start EXTRACTED RECORDS
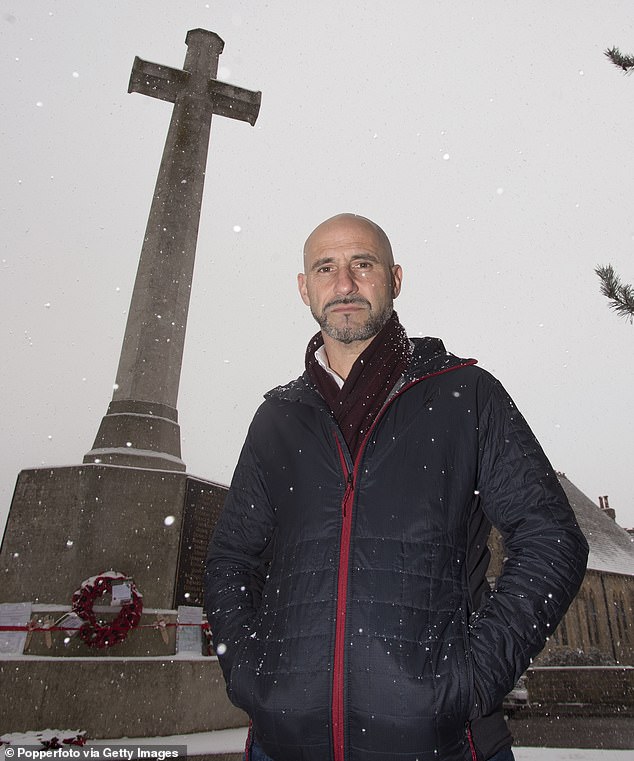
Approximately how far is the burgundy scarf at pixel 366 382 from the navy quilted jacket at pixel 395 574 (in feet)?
0.17


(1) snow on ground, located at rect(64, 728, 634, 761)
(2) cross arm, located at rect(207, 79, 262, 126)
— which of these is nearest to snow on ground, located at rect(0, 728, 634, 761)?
(1) snow on ground, located at rect(64, 728, 634, 761)

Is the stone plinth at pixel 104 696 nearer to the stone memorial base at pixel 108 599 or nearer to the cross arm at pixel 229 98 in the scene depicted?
the stone memorial base at pixel 108 599

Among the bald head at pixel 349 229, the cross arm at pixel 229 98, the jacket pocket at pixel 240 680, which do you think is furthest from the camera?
the cross arm at pixel 229 98

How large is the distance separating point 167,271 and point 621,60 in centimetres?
598

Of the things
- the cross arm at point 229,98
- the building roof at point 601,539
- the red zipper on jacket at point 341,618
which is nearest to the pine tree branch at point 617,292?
the red zipper on jacket at point 341,618

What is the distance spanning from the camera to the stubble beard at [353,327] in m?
2.31

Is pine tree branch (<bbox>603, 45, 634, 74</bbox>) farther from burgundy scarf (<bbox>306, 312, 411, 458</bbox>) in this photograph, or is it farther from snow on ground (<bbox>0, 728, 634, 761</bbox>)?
snow on ground (<bbox>0, 728, 634, 761</bbox>)

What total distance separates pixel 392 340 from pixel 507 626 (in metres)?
1.12

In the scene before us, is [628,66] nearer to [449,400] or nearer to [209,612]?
[449,400]

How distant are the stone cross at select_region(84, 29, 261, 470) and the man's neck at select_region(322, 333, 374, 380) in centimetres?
483

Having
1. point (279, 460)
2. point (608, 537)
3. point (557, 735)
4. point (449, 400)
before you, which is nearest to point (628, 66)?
point (449, 400)

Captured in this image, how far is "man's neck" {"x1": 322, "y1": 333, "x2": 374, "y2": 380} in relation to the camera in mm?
2363

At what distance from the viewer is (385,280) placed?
7.93ft

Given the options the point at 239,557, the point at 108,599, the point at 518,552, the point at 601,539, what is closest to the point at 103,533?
the point at 108,599
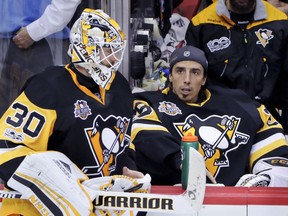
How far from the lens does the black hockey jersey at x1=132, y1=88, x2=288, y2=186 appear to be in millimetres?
3879

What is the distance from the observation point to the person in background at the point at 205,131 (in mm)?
3859

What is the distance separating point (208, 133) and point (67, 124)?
104cm

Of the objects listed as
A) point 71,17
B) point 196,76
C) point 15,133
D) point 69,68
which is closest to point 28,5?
point 71,17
end EXTRACTED RECORDS
Could you reproduce the entire listing above verbatim, with the pictures left out?

▶ _RESULT FOR THIS EXERCISE_
Approximately how far is the burgundy scarf at pixel 366 382 from the navy quilted jacket at pixel 395 574 (in feet)?
0.17


(1) snow on ground, located at rect(64, 728, 634, 761)
(2) cross arm, located at rect(207, 79, 262, 126)
— which of these is nearest to snow on ground, located at rect(0, 728, 634, 761)?
(1) snow on ground, located at rect(64, 728, 634, 761)

Is the stone plinth at pixel 104 696 nearer to the stone memorial base at pixel 108 599 or nearer to the cross arm at pixel 229 98 in the scene depicted?
the stone memorial base at pixel 108 599

Among the bald head at pixel 349 229, the cross arm at pixel 229 98, the jacket pocket at pixel 240 680, which do you think is furthest from the camera?
the cross arm at pixel 229 98

How large is the distance separating point 167,271 and point 621,60 in centimetres?
598

Of the things
- the cross arm at point 229,98
- the building roof at point 601,539
- the red zipper on jacket at point 341,618
which is nearest to the pine tree branch at point 617,292?
the red zipper on jacket at point 341,618

What is the distance spanning from the camera to the stubble beard at [353,327] in m?
2.31

Is pine tree branch (<bbox>603, 45, 634, 74</bbox>) farther from burgundy scarf (<bbox>306, 312, 411, 458</bbox>) in this photograph, or is it farther from snow on ground (<bbox>0, 728, 634, 761</bbox>)?
snow on ground (<bbox>0, 728, 634, 761</bbox>)

What total distance separates pixel 392 340 from pixel 507 626 (in metres)?
1.12

In the scene before us, is [628,66] nearer to [449,400] or nearer to [209,612]?
[449,400]

How distant are the stone cross at select_region(84, 29, 261, 470) and the man's neck at select_region(322, 333, 374, 380) in centimetres?
483

Having
1. point (279, 460)
2. point (608, 537)
3. point (557, 735)
4. point (449, 400)
before you, which is nearest to point (628, 66)?
point (449, 400)

Captured in this image, how far is "man's neck" {"x1": 322, "y1": 333, "x2": 374, "y2": 380} in relation to the camera in mm?
2363

At what distance from the viewer is (385,280) placed?
7.93ft

Given the options the point at 239,557, the point at 108,599, the point at 518,552, the point at 601,539, what is closest to the point at 103,533?
the point at 108,599
How far from the lens does the black hockey jersey at x1=132, y1=88, x2=288, y2=186 appear to be in millimetres?
3879

What is the distance from the observation point to the person in background at the point at 205,131 (in mm)?
3859

What is the distance separating point (208, 133) and point (67, 124)?
104cm

Of the objects listed as
A) point 71,17
B) point 196,76
C) point 15,133
D) point 69,68
which is closest to point 28,5?
point 71,17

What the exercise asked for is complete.